Switch "green siding wall" to "green clapboard wall" throughout the lines from the one containing "In vertical ordering, does" through the one containing "16.2 inches", and return only those lines with everything else left as is.
Start
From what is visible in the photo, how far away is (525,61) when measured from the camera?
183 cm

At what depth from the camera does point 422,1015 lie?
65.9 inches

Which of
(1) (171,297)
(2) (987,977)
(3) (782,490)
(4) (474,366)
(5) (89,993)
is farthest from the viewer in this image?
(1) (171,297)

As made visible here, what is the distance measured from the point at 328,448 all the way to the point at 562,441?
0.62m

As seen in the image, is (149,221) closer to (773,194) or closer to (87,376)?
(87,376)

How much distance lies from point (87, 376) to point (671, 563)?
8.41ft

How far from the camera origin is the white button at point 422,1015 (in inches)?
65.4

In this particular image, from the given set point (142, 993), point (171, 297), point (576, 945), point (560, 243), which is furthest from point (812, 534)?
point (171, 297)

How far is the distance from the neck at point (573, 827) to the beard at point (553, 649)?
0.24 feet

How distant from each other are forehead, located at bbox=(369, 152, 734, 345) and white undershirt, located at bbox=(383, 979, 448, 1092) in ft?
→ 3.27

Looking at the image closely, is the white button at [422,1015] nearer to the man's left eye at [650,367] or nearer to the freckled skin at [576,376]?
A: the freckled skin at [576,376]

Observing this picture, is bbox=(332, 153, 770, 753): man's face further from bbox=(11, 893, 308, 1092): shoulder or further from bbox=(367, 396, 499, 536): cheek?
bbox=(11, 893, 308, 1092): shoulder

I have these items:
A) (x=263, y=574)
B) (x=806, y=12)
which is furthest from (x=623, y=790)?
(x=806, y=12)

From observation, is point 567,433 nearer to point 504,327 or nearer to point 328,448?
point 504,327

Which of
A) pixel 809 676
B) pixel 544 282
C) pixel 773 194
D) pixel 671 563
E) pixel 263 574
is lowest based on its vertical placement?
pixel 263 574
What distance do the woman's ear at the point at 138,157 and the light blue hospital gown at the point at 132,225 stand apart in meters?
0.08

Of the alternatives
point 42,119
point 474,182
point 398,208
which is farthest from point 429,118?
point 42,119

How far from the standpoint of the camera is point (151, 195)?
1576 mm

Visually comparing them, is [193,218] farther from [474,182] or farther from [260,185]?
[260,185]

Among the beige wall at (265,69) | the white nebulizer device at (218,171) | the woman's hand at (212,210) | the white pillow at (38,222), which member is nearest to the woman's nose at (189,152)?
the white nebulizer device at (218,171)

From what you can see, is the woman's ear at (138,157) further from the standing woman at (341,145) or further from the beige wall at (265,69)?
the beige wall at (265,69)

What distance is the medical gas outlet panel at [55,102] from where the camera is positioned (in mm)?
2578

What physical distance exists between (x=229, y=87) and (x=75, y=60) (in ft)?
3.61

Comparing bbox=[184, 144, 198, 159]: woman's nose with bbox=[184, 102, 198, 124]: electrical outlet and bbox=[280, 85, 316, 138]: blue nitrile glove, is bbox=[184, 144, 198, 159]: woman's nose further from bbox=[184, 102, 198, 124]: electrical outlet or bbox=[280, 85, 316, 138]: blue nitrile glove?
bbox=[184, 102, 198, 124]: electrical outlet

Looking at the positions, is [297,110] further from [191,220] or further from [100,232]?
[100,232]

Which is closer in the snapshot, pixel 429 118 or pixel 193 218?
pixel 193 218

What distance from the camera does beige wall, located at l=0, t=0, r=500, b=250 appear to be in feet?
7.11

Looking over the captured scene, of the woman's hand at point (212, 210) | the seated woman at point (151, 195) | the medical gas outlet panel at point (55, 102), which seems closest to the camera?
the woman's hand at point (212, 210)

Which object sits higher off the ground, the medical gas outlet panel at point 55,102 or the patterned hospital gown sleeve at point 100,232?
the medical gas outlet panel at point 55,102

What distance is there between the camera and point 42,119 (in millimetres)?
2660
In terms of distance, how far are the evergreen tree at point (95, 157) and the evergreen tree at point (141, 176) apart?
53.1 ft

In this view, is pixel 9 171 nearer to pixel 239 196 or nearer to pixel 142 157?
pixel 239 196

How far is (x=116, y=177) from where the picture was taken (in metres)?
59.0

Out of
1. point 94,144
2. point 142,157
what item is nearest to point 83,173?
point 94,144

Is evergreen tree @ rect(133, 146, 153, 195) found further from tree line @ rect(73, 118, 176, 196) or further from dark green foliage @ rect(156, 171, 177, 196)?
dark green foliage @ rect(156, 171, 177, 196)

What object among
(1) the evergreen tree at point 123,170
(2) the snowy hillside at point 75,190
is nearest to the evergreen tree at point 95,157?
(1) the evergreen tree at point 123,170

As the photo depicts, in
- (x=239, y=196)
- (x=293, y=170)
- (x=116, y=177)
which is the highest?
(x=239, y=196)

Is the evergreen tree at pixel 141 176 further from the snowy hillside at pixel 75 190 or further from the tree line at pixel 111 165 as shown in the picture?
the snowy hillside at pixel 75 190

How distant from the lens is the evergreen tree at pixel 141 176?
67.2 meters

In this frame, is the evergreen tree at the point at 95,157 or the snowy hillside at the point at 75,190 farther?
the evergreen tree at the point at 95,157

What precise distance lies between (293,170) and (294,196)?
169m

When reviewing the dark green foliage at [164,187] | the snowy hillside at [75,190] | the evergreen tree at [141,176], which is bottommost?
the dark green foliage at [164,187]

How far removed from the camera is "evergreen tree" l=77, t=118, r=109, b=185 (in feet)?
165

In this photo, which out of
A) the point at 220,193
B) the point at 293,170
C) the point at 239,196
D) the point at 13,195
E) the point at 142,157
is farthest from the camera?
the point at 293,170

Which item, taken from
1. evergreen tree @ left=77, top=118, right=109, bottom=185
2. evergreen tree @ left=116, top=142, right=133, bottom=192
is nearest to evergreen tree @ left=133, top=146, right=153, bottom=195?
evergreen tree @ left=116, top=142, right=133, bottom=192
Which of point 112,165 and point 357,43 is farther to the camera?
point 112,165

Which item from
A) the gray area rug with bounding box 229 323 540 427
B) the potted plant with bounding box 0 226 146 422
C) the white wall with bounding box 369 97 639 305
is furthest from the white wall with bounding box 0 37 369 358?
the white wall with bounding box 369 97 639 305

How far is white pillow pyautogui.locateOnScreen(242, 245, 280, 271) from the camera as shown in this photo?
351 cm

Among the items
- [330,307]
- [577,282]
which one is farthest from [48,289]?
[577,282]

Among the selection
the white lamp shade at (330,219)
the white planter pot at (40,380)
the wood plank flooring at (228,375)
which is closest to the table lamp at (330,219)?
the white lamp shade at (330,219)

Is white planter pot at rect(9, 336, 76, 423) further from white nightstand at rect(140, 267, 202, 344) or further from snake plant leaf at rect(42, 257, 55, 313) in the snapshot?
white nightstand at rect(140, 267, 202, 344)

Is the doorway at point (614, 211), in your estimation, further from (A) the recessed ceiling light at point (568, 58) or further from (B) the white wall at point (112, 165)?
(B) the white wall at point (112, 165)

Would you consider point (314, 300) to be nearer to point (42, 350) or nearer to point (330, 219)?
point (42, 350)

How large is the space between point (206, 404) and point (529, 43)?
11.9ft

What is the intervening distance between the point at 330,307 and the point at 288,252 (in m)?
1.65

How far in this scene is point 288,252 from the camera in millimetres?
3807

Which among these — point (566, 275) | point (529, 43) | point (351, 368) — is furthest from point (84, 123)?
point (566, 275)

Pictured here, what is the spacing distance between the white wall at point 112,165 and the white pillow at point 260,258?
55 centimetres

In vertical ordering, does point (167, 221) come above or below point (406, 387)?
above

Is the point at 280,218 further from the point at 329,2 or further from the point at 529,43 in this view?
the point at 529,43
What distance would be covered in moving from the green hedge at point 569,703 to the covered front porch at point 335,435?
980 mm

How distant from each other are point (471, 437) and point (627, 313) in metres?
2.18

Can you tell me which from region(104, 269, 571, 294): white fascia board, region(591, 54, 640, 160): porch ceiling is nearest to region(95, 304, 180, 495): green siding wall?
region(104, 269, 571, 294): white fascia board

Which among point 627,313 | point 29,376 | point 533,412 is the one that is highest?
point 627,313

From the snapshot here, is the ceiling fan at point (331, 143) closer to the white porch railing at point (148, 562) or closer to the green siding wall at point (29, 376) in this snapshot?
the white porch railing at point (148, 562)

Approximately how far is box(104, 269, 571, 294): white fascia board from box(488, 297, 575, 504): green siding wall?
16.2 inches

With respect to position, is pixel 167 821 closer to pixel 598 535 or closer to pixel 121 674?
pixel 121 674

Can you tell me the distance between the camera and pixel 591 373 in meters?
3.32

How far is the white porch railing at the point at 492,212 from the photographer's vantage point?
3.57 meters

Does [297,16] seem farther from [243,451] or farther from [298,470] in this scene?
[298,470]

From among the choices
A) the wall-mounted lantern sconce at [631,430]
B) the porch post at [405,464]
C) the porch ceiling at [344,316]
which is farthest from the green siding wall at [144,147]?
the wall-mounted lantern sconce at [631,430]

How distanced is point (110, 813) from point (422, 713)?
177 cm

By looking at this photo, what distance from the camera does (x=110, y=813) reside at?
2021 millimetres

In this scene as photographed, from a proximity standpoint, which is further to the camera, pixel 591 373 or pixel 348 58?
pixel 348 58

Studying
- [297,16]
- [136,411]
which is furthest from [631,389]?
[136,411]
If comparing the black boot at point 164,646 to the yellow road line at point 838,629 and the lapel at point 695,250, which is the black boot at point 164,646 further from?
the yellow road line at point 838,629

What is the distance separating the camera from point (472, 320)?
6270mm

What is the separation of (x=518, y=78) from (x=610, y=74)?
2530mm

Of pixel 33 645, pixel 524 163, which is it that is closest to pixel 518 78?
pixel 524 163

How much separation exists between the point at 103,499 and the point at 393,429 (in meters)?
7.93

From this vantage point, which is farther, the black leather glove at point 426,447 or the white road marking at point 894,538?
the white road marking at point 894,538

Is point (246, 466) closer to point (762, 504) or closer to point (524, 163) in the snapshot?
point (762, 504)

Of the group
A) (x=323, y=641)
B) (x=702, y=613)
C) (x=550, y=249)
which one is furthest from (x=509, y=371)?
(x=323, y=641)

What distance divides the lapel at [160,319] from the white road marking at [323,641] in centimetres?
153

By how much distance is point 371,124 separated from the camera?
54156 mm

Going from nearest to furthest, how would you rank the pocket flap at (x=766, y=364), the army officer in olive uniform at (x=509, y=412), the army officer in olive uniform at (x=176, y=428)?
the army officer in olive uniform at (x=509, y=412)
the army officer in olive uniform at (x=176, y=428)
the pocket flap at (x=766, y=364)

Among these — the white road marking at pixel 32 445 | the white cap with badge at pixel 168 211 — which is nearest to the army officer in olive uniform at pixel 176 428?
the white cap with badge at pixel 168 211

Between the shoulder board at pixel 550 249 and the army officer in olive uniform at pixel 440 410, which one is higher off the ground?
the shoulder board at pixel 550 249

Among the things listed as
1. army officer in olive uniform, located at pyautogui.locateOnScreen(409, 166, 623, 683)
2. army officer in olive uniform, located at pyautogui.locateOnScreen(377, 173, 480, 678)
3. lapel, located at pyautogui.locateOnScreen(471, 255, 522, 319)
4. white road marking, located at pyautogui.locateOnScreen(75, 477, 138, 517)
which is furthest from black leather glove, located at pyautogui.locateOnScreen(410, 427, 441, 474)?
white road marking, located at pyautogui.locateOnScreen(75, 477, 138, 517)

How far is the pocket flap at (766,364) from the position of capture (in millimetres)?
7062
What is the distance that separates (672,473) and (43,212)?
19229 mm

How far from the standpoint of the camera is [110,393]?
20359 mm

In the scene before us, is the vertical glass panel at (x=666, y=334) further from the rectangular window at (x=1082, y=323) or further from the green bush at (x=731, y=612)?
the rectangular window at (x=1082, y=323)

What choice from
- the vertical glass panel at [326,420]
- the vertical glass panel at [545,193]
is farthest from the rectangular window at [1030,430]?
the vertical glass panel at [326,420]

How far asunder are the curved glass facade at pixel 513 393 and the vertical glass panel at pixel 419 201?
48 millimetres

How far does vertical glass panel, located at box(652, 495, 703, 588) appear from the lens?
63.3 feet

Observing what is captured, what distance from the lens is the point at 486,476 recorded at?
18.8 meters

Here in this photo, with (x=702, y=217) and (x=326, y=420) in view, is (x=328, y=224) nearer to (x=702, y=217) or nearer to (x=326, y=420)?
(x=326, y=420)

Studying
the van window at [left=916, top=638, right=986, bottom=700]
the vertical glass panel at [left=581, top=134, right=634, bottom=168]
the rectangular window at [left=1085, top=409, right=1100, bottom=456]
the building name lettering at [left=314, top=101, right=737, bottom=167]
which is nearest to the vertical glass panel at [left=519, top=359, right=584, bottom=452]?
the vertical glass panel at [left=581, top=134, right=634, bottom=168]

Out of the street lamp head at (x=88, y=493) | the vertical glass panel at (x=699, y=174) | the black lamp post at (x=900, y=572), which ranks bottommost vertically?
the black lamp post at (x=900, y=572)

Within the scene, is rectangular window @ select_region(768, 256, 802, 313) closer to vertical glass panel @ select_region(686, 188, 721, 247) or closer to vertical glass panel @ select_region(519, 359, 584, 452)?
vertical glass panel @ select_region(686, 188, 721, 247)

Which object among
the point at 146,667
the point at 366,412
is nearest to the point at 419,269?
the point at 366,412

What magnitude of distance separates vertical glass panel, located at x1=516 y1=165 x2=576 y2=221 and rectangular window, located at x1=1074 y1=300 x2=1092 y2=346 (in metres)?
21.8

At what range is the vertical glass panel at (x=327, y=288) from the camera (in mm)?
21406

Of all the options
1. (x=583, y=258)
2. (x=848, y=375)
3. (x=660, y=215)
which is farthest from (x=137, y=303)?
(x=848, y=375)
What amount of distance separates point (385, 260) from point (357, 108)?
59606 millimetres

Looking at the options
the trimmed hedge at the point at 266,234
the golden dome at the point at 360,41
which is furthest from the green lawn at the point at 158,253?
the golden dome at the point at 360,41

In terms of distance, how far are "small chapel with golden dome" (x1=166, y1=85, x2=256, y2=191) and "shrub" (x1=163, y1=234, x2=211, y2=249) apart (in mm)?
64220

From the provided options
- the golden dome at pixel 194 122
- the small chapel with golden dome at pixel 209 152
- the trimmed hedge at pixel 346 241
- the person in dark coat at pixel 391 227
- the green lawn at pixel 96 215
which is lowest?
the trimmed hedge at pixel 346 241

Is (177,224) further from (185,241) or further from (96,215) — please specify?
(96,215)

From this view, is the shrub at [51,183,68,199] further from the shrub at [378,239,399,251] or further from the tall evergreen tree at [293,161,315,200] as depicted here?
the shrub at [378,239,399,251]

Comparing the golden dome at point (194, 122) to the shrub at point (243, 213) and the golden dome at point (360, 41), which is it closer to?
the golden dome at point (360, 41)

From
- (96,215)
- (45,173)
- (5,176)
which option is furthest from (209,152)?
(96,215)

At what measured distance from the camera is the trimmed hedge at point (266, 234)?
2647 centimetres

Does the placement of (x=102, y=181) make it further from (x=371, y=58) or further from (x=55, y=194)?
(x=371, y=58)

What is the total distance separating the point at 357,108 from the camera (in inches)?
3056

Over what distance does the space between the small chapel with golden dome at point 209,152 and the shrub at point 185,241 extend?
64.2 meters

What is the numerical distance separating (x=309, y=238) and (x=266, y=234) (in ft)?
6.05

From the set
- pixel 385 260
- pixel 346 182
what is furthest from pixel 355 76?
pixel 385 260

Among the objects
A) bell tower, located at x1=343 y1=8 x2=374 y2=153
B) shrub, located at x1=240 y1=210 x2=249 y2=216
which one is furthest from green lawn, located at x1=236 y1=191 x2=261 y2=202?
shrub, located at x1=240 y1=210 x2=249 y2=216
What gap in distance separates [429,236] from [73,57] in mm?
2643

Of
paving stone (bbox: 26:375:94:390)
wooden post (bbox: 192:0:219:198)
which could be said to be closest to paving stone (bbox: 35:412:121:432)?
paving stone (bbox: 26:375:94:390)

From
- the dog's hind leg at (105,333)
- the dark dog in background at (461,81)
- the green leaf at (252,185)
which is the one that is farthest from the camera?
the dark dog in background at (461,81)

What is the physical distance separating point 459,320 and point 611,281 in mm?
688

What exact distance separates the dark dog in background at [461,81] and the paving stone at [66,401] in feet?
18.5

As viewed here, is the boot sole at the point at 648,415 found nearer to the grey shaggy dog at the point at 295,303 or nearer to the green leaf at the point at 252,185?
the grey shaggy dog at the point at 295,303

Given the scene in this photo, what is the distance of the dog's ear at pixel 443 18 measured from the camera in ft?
End
* _Answer_:
In vertical ordering, does point (167, 221) come above or below point (406, 387)?
above

Is the point at 280,218 further from the point at 329,2 or further from the point at 529,43 in this view?
the point at 529,43
What distance would be covered in moving from the green hedge at point 569,703 to the covered front porch at point 335,435?
980 mm

How distant from each other are point (471, 437) and point (627, 313) in metres?
2.18

Can you tell me which from region(104, 269, 571, 294): white fascia board, region(591, 54, 640, 160): porch ceiling is nearest to region(95, 304, 180, 495): green clapboard wall?
region(104, 269, 571, 294): white fascia board

Which among point 627,313 | point 29,376 | point 533,412 is the one that is highest?
point 627,313

From the snapshot here, is the ceiling fan at point (331, 143) closer to the white porch railing at point (148, 562) or closer to the green clapboard wall at point (29, 376) in this snapshot?
the white porch railing at point (148, 562)

Approximately how far is box(104, 269, 571, 294): white fascia board from box(488, 297, 575, 504): green clapboard wall?
16.2 inches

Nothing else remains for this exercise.